Excerpt to read:
◇ ◇ ◇
Oats as American health food

So? Where do oatmeal cookies (as we know them today) fit in?
"The first recipe I've found for oatmeal cookies appears in the original Boston Cooking-School Cook Book by Fannie Merritt Farmer (1896). Nineteenth century, to be sure. But just barely (in fact they were barely oatmeal cookies, containing only half a cup). I include oatmeal cookies here because they did not begin routinely appearing in cookbooks until the twentieth century."
---The American Century Cookbook: The Most Popular Recipes of the 20th Century, Jean Anderson [Clarkson Potter:New York] 1997 (p. 482)
Ms. Farmer's 1896 oatmeal cookie recipe.

Dani Shaneyfelt, historical interpreter at Stuhr Museum [Grand Island, NE], sent us two additional period recipes. Both employ substantial amounts of oatmeal.

[1884]
Oatmeal Cookies

1 cup lard.
◇ ◇ ◇
Written problem 1:
From the rows in the data block below, pull out every line starting with the one that contains "Could you tell" and going on through the last line of those rows. Reproduce these lines without any change.

(A block of data)
◇ ◇ ◇
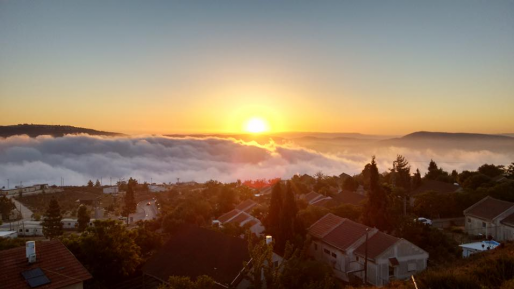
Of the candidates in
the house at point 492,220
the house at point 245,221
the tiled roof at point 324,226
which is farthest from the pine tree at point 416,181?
the tiled roof at point 324,226

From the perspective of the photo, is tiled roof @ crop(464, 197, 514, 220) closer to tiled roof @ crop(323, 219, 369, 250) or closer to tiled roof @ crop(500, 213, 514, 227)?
tiled roof @ crop(500, 213, 514, 227)

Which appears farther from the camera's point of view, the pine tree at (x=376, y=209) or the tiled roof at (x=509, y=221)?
the pine tree at (x=376, y=209)

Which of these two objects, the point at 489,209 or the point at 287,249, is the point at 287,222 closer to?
the point at 287,249

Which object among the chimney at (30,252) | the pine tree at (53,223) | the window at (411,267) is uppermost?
the chimney at (30,252)

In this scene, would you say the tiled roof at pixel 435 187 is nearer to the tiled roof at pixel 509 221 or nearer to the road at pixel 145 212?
the tiled roof at pixel 509 221

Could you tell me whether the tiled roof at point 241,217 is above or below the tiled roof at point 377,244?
below

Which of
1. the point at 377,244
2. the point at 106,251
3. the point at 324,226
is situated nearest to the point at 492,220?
the point at 377,244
◇ ◇ ◇
Written problem 2:
Write the next part of the excerpt on the history of oatmeal cookies, picking up right after its final line.

Expected answer 1:
Could you tell me whether the tiled roof at point 241,217 is above or below the tiled roof at point 377,244?
below

Which of
1. the point at 377,244
2. the point at 106,251
3. the point at 324,226
is situated nearest to the point at 492,220?
the point at 377,244

Expected answer 2:
1 cup brown sugar.
1 cup molasses.
2 cups fine oatmeal.
1 teaspoon soda, dissolved in
2/3 cup boiling water.
1 teaspoon salt.
1 tablespoon ginger.
White flour for stiff batter.
Drop in little pats in a greased dripping-pan."
---Mrs. Owen’s Cook Book and Useful Household Hints, Mrs. Frances E. Owens, Revised and Illustrated [Owens Publishing Company:Chicago] Copyright 1884-1885 (p. 265)

[1898]
Oatmeal Cookies.

Three cups oatmeal (fine), 1/2 cup sugar, 1 cup water, 1/3 cup lard, 1/3 cup butter, 1/2 tea-spoon salt, 1/2 tea-spoon soda; make thick with white flour, roll very thin and bake a nice brown.
Theresa J. Cochran, Alternate Lady Manager World’s Fair, Groton, Vermont."
The Home Queen Cook Book, [Fort Dearborn Publishing:Chicago] 1898 (p. 367)

[1947]
"One-Bowl Method"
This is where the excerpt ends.